Data extracted from a collection:
╭──
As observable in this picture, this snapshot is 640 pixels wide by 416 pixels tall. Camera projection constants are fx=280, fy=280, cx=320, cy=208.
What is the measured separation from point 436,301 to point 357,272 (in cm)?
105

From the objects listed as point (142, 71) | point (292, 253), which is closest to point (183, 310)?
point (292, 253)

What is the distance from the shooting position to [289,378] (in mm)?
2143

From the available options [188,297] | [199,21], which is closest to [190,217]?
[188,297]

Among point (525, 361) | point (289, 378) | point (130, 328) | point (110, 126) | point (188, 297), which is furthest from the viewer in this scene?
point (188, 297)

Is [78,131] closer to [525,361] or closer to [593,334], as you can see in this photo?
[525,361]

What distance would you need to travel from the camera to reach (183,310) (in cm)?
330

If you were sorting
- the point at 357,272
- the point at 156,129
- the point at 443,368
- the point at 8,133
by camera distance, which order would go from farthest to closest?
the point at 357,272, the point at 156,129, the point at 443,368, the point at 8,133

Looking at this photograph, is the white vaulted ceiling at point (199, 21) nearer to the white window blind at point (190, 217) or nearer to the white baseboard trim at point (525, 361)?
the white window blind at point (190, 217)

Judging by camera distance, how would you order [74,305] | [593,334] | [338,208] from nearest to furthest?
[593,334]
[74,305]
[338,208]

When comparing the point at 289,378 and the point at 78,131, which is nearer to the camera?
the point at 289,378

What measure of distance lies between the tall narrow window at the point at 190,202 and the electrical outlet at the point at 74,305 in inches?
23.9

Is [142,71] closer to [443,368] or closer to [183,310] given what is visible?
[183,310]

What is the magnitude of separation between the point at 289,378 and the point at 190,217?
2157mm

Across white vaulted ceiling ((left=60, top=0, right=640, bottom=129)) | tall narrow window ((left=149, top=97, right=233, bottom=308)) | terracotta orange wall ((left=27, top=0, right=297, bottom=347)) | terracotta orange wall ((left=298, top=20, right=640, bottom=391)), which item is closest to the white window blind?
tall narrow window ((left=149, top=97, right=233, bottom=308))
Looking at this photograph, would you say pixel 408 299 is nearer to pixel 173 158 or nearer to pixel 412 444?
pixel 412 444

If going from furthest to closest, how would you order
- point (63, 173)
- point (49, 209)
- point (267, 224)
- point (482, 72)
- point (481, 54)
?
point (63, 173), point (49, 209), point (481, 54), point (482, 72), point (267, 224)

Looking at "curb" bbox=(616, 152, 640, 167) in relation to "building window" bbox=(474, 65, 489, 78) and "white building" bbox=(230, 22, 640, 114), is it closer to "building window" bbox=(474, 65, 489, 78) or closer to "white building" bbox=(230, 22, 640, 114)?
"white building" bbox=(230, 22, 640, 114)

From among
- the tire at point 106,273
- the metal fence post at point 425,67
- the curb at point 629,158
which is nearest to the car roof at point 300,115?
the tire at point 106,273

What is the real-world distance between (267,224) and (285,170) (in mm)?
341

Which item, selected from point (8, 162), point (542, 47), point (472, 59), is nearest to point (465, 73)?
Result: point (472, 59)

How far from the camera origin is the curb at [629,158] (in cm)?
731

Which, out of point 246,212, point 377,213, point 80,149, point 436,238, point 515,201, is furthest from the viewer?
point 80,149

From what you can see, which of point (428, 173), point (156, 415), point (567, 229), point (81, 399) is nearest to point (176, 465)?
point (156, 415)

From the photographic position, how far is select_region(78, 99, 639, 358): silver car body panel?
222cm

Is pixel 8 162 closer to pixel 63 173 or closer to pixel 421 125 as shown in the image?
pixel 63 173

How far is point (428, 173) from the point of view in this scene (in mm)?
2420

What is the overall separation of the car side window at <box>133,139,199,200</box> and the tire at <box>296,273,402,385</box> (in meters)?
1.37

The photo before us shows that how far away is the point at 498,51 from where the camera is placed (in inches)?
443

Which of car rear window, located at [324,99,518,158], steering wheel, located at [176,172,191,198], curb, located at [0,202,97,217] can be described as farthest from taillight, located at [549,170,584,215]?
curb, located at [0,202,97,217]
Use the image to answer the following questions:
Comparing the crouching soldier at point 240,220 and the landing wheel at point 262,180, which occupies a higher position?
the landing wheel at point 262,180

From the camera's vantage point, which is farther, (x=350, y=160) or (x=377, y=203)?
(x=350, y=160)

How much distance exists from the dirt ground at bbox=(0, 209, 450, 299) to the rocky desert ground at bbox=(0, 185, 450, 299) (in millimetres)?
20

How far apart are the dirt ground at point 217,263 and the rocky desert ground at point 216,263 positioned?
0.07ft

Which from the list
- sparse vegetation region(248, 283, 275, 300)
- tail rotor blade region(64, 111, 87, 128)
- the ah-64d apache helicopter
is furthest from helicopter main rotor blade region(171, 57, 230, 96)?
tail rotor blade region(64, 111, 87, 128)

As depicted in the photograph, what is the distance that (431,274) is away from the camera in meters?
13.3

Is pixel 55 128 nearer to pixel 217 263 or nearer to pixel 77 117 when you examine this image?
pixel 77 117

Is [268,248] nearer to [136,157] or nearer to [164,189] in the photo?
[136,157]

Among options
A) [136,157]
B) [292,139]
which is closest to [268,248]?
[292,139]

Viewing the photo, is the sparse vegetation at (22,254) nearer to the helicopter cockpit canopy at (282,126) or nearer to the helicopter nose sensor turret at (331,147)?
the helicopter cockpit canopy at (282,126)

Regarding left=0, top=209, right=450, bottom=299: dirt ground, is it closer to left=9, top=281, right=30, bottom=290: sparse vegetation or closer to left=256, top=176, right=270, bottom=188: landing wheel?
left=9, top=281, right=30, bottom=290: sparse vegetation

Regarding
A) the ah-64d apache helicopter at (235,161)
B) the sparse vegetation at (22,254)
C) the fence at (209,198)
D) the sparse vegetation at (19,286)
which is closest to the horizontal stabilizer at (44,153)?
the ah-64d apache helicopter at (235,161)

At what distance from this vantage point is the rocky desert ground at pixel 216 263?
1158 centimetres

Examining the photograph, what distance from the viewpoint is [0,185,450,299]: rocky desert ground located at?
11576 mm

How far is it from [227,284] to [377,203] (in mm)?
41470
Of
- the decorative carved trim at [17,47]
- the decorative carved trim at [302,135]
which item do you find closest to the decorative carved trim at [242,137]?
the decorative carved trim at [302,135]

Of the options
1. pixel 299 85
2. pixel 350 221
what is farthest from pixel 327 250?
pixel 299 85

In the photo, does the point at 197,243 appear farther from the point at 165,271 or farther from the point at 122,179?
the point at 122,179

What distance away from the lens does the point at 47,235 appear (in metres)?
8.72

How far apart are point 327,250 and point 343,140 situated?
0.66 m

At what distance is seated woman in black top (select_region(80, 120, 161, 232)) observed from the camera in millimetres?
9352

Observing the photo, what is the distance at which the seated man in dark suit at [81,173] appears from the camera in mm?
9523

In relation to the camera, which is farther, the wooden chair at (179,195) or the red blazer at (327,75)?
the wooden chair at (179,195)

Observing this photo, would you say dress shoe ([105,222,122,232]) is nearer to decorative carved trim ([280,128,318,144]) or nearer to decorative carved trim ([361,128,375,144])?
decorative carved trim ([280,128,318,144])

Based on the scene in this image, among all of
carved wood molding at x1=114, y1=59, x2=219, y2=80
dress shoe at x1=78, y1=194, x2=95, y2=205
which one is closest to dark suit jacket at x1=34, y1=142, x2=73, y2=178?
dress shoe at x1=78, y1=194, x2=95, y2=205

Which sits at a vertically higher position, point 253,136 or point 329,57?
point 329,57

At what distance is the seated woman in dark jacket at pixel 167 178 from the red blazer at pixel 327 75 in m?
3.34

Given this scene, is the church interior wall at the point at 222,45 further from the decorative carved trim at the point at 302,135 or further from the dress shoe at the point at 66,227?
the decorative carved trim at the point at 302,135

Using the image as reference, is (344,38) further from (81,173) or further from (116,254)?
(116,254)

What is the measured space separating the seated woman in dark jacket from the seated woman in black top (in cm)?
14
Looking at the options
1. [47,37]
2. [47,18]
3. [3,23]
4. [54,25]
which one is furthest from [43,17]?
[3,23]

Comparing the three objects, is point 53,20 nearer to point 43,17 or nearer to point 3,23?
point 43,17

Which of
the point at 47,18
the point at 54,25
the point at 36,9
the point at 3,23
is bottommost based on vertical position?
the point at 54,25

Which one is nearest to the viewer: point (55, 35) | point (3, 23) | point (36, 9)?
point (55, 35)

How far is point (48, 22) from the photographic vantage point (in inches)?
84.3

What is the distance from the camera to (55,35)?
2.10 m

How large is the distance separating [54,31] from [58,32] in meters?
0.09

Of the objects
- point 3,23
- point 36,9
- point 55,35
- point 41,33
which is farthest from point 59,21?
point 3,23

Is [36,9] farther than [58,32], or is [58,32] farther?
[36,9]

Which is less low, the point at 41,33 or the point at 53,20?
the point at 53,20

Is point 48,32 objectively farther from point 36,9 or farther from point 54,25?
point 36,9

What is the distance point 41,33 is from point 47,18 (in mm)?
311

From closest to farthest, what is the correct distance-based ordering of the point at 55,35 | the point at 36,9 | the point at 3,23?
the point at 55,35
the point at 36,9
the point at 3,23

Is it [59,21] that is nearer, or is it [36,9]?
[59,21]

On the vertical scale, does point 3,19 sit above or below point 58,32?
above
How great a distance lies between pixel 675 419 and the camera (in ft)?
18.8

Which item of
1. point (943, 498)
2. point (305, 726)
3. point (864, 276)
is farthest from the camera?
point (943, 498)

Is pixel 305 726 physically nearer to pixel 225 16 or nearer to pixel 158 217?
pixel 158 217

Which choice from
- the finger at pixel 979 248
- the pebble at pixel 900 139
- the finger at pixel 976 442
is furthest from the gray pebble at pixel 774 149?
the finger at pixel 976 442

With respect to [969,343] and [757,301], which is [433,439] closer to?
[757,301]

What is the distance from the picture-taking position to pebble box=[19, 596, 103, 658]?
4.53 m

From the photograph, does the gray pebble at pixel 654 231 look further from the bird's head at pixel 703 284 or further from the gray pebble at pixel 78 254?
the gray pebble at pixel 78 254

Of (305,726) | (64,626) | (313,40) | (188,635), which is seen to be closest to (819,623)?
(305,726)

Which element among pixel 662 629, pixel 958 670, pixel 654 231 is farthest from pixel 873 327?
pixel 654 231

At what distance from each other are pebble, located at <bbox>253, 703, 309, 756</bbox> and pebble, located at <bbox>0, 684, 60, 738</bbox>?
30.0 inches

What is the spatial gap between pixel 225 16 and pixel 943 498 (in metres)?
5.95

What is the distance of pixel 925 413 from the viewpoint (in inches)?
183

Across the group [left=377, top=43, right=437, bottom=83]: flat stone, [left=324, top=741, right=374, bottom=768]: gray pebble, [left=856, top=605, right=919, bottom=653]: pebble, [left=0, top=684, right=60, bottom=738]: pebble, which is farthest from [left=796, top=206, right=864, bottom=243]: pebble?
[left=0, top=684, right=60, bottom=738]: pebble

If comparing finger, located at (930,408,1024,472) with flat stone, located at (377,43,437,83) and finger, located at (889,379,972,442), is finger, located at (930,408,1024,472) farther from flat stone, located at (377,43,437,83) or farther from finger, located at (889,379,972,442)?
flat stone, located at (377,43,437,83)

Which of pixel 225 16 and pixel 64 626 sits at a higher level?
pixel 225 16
╰──
### [Stated problem]
Rewrite the data from the line with "Which of pixel" to the end, requests included, scaling every pixel coordinate in the answers by 1.35 and rounding to whole numbers, with halves rounded up.

### [Answer to the task]
Which of pixel 225 16 and pixel 64 626 sits at a higher level?
pixel 304 22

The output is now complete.